Tareas:
(1) Transcribe sin cambios el tramo del fragmento sobre el sonido de las palabras que va desde "De las cosas, al" hasta "calles y avenidas.".
(2) Responde a partir del fragmento sobre el sonido de las palabras:
(a) ¿Cómo juzgamos algo que suena mal?
(b) ¿Quién escribió que, al conocer el nombre de las cosas, podemos elevarnos al conocimiento del espíritu?
(c) ¿Qué se impuso a las vías urbanas, a las calles y avenidas?

Fragmento citado:
....

Y si algo suena mal, lo juzgamos malo.
De las cosas, al conocer su nombre, podemos elevarnos al conocimiento del espíritu, escribió Azorín.
La sonoridad, a su vez, la eufonía de las palabras, de un sonido grato al oído, rapta nuestro ser por entero, nos envuelve con suavidad, casi insensiblemente.
La atracción de las palabras radica en su propia melodía. La magia de los sonidos aligera todo propósito. Cuando los oídos la rechazan, es el espíritu quien se pronuncia.
Tan importante como la obra de los urbanistas y arquitectos que concibieron y dieron forma a los asentamientos de las primeras agrupaciones humanas –de manera ordenada, orientada y, en lo posible, armoniosa–, lo representa otro paso memorable en el proceso civilizador de la humanidad: la imposición de nombres o señas de identidad a las vías urbanas, a las calles y avenidas.

....

Extractos del listado:

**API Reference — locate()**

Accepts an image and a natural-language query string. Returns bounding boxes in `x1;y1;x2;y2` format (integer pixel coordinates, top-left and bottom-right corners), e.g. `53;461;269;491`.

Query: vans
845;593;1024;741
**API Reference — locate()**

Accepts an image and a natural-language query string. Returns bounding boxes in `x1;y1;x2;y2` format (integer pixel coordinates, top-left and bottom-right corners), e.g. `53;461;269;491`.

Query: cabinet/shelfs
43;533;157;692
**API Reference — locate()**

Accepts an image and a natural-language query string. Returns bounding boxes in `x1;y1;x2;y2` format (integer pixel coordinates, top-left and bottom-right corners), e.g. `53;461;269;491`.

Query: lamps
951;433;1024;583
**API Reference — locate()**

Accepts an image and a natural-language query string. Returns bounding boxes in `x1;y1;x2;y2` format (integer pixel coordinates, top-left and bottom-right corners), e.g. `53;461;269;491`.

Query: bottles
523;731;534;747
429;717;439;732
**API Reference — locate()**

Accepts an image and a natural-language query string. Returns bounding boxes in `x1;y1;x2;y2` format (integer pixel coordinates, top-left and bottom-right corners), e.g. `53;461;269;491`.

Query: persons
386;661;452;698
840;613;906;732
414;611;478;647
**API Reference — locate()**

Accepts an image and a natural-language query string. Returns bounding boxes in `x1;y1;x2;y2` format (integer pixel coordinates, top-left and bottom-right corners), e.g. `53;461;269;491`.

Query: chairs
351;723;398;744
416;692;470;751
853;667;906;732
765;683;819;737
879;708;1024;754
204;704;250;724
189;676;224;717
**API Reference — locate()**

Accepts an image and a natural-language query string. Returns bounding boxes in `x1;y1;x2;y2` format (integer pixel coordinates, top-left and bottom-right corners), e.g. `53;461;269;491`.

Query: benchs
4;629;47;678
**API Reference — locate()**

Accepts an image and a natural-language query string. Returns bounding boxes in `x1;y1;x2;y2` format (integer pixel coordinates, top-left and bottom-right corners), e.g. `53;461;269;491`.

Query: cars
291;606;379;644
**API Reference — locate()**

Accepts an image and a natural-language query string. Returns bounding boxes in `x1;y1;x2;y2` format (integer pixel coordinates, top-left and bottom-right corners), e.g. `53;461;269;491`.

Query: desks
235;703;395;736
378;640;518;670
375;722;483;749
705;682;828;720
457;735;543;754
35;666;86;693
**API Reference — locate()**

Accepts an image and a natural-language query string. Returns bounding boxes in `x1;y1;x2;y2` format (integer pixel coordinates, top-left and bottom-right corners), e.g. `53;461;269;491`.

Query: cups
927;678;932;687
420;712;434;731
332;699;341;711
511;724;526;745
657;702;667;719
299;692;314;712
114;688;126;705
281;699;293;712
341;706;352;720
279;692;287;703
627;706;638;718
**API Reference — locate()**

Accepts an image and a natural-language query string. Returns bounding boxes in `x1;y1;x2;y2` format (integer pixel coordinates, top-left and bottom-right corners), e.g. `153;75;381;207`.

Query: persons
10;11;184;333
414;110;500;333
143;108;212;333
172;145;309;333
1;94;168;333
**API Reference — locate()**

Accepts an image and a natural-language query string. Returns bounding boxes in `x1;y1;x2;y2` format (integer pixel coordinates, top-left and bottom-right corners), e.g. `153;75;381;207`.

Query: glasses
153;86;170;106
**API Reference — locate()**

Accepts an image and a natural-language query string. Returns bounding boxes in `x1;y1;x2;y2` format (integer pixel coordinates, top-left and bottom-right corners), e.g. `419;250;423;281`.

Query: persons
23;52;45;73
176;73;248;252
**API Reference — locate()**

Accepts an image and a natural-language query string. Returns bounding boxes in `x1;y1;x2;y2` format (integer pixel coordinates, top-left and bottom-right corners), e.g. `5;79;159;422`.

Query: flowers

....

Resultados por tarea:
(1)
De las cosas, al conocer su nombre, podemos elevarnos al conocimiento del espíritu, escribió Azorín.
La sonoridad, a su vez, la eufonía de las palabras, de un sonido grato al oído, rapta nuestro ser por entero, nos envuelve con suavidad, casi insensiblemente.
La atracción de las palabras radica en su propia melodía. La magia de los sonidos aligera todo propósito. Cuando los oídos la rechazan, es el espíritu quien se pronuncia.
Tan importante como la obra de los urbanistas y arquitectos que concibieron y dieron forma a los asentamientos de las primeras agrupaciones humanas –de manera ordenada, orientada y, en lo posible, armoniosa–, lo representa otro paso memorable en el proceso civilizador de la humanidad: la imposición de nombres o señas de identidad a las vías urbanas, a las calles y avenidas.

(2)
(a) Lo juzgamos malo.
(b) Azorín.
(c) Nombres o señas de identidad.